Just as a pilot may learn to fly in a simulator, I've read some intresting stories of how games (e.g. Quake) that allow a user to develop virtual environments, have been, or at least *could be*, used to create environments for people with a variety of problems, to explore safely.
A interesting story regarding virtual reality therapy for Iraq soldiers suffering from acute combat stress can be read here and takes this approach one step further.

"All I can see in every direction is black smoke, with intermittent darts of flame. And all I hear is gunfire, mortar rounds and the rumbling engine of the fortified tank I'm driving to Falluja."

Being developed by a cognitive psychologist, the system will incorporate smell alongside a full 3D environment. Scary perhaps?? Well for anyone not been at war for sure..

In July the press mentioned a article published in the BMJ about the usage of video games in health care. This goes along with a variety of literature including that from OT stating that it can be useful. However, a word of warning perhaps comes from the aptly names article stated "How computers make our children stupid". With computers outnumbering fishtanks in US preschools, there appears to be a growing concern that all this computer usage is really useful, or even that they are damaging for education and perhaps health.

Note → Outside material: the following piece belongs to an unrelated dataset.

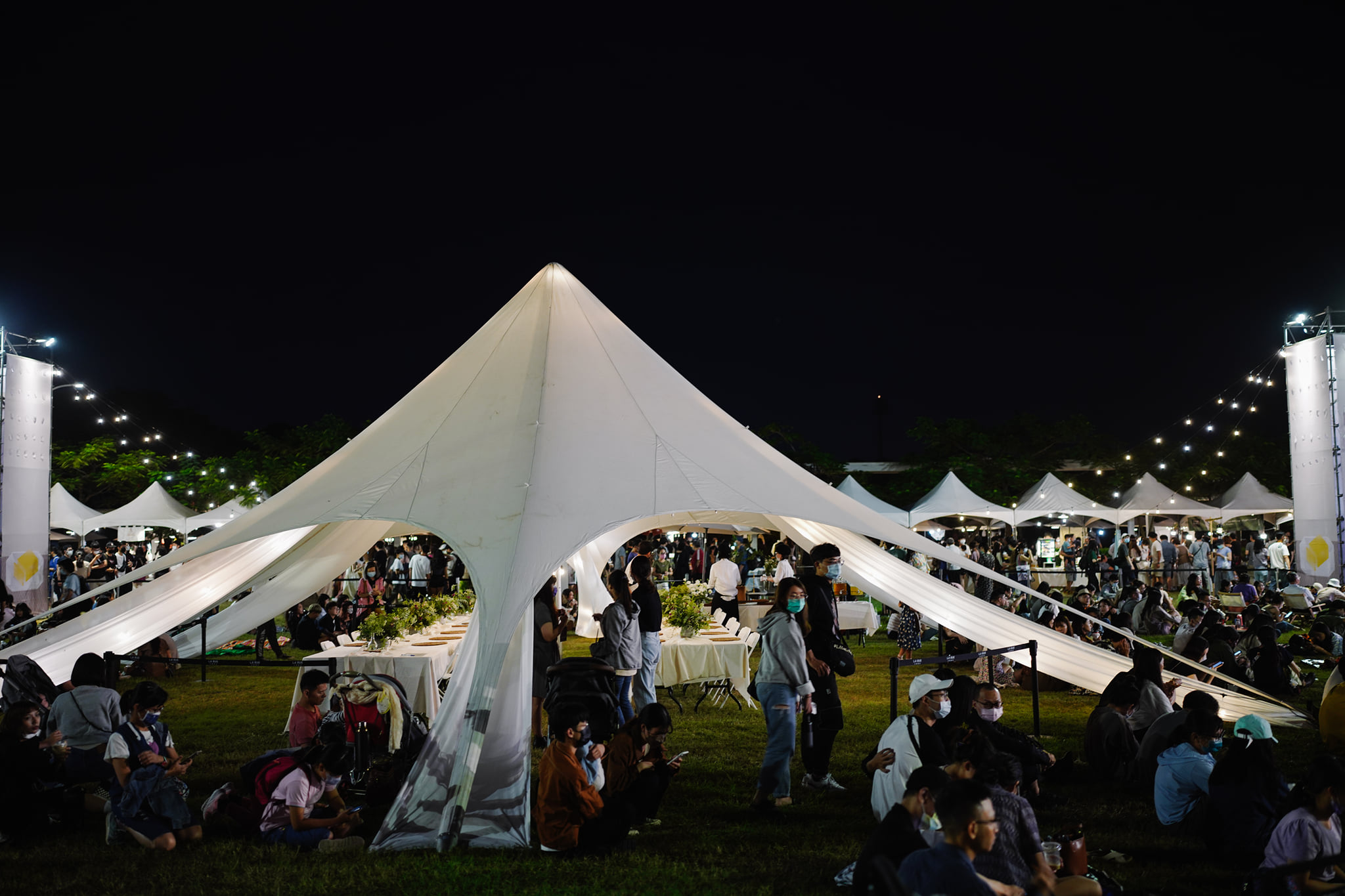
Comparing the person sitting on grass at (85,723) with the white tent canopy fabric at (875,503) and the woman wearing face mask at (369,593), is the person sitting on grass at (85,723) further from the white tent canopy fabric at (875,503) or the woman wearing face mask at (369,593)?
the white tent canopy fabric at (875,503)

More recently the American Psychological Association (via) have called for a reduction in the amount of violent content in video games, as well as a monitoring of the negative consequences associated with acts of violence depicted in such games; a need which seems to occur in other areas of computer usage too. The use of computer games clearly has its place as a therapeutic tool for certain individuals, and a proper assessment of need and ability will make this tool for more useful. However ongoing assessment of usage for individuals clearly needs to take place - the arguments for computer use for children autism and against it seem muddled for example.